I know that this question has been asked frequently but I don't know where my argument went wrong. This is Monty Hall Variant, where the initial setting is exactly the same, except Monty forgot which door contained the prize, so he had to randomly choose one door among the remaining two other doors, and it turns out the door he chose contains a goat. (If he happens to choose the door that contains the prize, then you lose)
For example, WLOG you have initially picked the door A. Then Monty randomly chooses one door either from B or C, but let's say C for the sake of argument. Then the prize is either behind A or B. Then let's define some notations:
Let A,B, and C be events that door A contains the prize, door B contains the prize, and door C contains the prize respectively. Also let Mc be the event that Monty chooses the door C.
Then I want to compare P(A|Mc) and P(B|Mc).
Then all there is left with is using bayes' rule to solve both probabilities, and in order to solve it, I need to find P(Mc|A), P(Mc|B), P(Mc|C), but I argued that they are all 1/2 because no matter where the prize is hidden, he has to choose the door B or C with equal probability, namely 1/2, so conditioning on where the prize is hidden won't affect Monty's decision to choose the door among B or C, except he can't choose A since it has been already chosen by you. (I think this is where I screwed up, but I can't find what went wrong).

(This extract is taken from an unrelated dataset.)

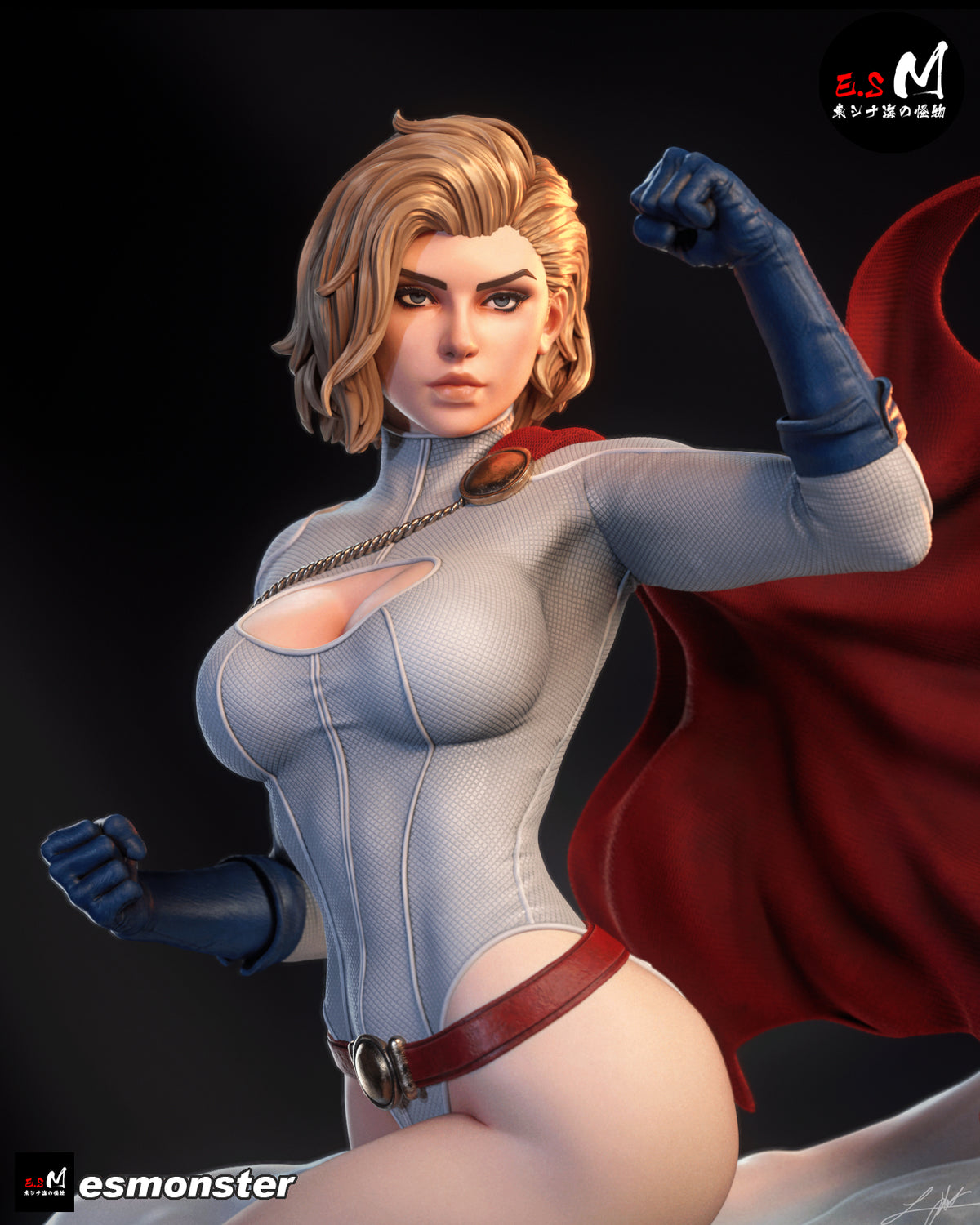 Power Girl Style DC Unpainted Resin Garage Model Kit (1/6-1/12)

Then I find P(Mc) which turns out to be 1/2, and then I compute P(A|Mc) and P(B|Mc), which is 1/3 for both of them. The only part I got it right is that there is no advantage gained by switching doors, but from what I have googled, the probability that the prize is behind in either of these doors must be 1/2. What went wrong? Any input appreciated.
You're forgetting $P(C\mid M_C)$ which is also $1/3$.
If you want to model the situation that Monty randomly opens door $C$ and that is not where the prize is, you need to state that directly in the condition. The probabilities then jump to $$ P(A\mid M_C\land\neg C) = \tfrac12 \qquad\qquad P(B\mid M_C\land\neg C) = \tfrac12 $$
As you note, this doesn't affect $P(M_C)$, but since $P(M_C\land \neg C)$ is smaller than $P(M_C)$ (as it is perfectly possible that Monty opens door C and discovers a door), the corresponding conditional probabilities can still differ.
Computing $P(B\mid M_C)=P(C\mid M_B)=1/3$ correctly tells you that your chances of winning this entire game is $1/3$ if your strategy is "choose door A first, and then if you don't immediately lose, switch doors".